We don’t have a day on which to commemorate the death of Mary, the Mother of Jesus. Her son died. I assume she did also. What we have instead is this day to celebrate her transition, her transformation, her full participation in the resurrection of her Son. But just as his Resurrection would lack meaning without the life and death that preceded it, so would Mary’s.
So, like my session with my friends who described their mother’s life, we might reflect on the scattered images, incomplete as they are, we have of Mary’s life. What image comes to your mind when you think of Mary, the mother of Jesus? Here are just ten I’ve gathered from the Gospels of Matthew, Luke, and the Acts of the Apostles:
*A confused, pregnant teenager…with courage to believe and accept that her condition was God’s will
*A young woman in late-stage pregnancy having to travel to Jerusalem to fulfill the required Roman census
*A new mother giving birth in a barn shared with animals
*A frightened parent fleeing into Egypt due to alarming threats to her baby
*Again a frightened parent, twelve years later, having completed the annual Passover in Jerusalem and traveled for full a day toward home in Nazareth, to finding him missing
*A relieved but confused mother, after three days of searching, finding him teaching elders in the temple
*Having him, in his 30s, begin preaching in his home town of Nazareth and elsewhere to mixed reactions–some enthusiastic, some hostile.
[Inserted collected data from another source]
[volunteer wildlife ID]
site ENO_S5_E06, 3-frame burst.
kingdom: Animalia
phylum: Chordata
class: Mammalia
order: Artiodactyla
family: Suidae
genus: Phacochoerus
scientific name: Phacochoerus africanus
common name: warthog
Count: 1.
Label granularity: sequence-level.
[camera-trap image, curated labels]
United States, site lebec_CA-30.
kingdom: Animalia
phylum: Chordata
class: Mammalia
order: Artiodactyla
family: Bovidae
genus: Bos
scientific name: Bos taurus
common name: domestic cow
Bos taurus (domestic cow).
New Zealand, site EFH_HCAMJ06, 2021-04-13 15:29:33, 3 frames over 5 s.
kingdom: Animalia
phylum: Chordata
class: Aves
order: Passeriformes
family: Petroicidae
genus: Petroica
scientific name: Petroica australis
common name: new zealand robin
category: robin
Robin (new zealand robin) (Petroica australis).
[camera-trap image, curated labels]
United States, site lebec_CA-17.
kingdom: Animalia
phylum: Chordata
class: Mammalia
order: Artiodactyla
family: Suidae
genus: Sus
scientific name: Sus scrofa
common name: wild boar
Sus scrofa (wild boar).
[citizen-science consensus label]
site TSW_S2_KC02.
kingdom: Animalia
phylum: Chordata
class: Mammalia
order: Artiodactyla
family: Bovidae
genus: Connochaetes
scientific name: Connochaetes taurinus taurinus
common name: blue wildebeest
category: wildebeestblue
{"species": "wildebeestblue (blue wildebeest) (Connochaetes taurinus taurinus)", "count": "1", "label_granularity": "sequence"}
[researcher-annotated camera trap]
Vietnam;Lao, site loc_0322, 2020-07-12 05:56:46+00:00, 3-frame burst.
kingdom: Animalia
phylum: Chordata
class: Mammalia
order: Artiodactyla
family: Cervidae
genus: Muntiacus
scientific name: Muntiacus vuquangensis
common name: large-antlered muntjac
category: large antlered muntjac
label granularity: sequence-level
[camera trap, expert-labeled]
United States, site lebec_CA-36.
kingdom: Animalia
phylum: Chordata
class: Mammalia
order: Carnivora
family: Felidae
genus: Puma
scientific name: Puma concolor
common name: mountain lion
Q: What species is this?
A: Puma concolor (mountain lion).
*Frightened to learn he had been arrested, imprisoned and then condemned to die by the horrors of crucifixion
*Standing at Golgotha and seeing him die in agony while he struggled to put her under the care of his disciple John
*After his death, gathered in the Upper Room with his followers, praying fervently…where after three days he suddenly appeared to them.
Who can identify with her? Pregnant young women who feel alone and scared can. Women who must travel and give birth to their babies in terrible circumstances can. Parents fleeing persecution and seeking refuge in other countries can. Parents of a lost child can. Parents of an incarcerated son or daughter can. Parents of an executed son can.
The celebration today has its roots in all these experiences of Mary’s life. The mystery of her assumption opens a perspective beyond anything we have experienced. It is linked with the Gospel reading of this Sunday, the 20th in Ordinary Time, in which Jesus says, “The truth of the matter is…Those who eat my flesh and drink my blood have eternal life, and I will raise them up on the last day. For my flesh is real food and my blood is real drink. Everyone who eats my flesh and drinks my blood lives in me and I live in them….So those who feed on me will have life because of me.”
Today’s celebration is about life. It’s about death. It’s about ongoing, transformed life.
Those who seek to know and love Jesus often experience a bond with his mother. Many of us experience her as our mother. We rely on the conviction that Mary can help us be the followers of her Son that we want to be.
Despite all we don’t know or understand about Mary’s Assumption, we have her example and intercession as we seek to surrender ourselves daily with a total “Yes, Thy will be done.” We too are called to be temples of the Holy Spirit of God. As baffling and unlikely as this seems, how do we respond? Mother Mary, help us to respond as you did.